▶ Page extract:
One of Africa's strangest, oldest and most ruthless rebel armies appears to be fighting for its survival, raising hopes that the nearly two-decade conflict in northern Uganda might soon come to an end.

Once numbering more than 10,000, the LRA's troops have fallen to fewer than 500, according to Ugandan and Western sources, with fighters usually operating in groups of no more than five.

Last week, the International Criminal Court issued long-anticipated arrest warrants for five LRA leaders, including its commander, the self-proclaimed Christian prophet Joseph Kony. The indictments probably spell the end of peace talks.

Last month, at least 120 LRA soldiers and their families abruptly fled their longtime base in southern Sudan and crossed the border into the Democratic Republic of Congo's Garamba National Park. Led by LRA deputy Vincent Otti, who is also named in the International Criminal Court indictment, the contingent asked for asylum but then refused to surrender its weapons to Congolese and United Nations troops.

▶ Raw records:
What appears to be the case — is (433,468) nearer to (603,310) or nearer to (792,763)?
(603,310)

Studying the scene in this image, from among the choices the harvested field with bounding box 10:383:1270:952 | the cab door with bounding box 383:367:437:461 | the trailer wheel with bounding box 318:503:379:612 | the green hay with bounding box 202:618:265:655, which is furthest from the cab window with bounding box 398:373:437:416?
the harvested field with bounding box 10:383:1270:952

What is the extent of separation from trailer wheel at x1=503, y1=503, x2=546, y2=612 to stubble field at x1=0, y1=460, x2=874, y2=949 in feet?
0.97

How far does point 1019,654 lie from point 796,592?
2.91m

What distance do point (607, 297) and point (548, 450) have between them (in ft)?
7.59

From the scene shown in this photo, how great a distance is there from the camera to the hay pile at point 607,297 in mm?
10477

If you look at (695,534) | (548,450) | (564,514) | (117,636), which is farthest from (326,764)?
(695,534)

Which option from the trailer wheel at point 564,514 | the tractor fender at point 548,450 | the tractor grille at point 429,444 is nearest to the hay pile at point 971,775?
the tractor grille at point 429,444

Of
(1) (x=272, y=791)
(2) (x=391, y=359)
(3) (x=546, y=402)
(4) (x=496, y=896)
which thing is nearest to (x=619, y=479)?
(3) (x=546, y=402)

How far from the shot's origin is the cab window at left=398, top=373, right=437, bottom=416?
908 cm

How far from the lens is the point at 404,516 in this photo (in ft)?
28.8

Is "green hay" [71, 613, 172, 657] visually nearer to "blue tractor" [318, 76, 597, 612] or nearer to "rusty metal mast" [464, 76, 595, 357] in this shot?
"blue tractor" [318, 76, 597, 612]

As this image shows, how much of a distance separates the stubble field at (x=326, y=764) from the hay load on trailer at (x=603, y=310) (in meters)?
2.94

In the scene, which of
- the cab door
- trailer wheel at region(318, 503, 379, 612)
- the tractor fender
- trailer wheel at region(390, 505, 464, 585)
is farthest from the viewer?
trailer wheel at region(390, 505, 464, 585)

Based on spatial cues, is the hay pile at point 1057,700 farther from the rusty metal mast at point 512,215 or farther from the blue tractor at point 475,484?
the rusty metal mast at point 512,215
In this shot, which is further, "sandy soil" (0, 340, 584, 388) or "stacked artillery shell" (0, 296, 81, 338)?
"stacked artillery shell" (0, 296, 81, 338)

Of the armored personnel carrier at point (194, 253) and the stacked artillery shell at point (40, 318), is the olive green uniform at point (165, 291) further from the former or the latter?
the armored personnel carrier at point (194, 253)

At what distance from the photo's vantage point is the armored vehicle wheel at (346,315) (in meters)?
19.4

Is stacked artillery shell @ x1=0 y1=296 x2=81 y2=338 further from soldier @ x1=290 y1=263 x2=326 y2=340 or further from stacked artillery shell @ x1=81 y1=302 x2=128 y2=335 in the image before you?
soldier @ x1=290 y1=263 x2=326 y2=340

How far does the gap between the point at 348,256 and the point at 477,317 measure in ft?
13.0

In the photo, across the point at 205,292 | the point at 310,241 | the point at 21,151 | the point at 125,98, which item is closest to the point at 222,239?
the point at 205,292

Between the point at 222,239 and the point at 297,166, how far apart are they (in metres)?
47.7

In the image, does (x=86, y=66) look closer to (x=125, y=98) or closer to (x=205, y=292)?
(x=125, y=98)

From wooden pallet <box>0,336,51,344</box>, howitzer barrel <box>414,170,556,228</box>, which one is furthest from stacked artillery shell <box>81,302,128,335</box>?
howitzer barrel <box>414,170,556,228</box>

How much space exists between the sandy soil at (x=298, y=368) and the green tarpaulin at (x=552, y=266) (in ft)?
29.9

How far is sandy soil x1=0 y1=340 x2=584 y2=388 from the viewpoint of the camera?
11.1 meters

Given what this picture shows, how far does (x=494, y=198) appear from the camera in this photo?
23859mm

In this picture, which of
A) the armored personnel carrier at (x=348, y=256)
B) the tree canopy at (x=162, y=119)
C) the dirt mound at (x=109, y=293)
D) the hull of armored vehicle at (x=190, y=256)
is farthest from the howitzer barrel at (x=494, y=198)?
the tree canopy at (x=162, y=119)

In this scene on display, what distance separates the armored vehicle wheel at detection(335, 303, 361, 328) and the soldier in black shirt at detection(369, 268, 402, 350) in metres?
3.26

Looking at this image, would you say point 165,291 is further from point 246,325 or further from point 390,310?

▶ Exercise brief: Can you reproduce the stretch of the LRA passage from "One of Africa's" through "come to an end." word for word?

▶ Exercise response:
One of Africa's strangest, oldest and most ruthless rebel armies appears to be fighting for its survival, raising hopes that the nearly two-decade conflict in northern Uganda might soon come to an end.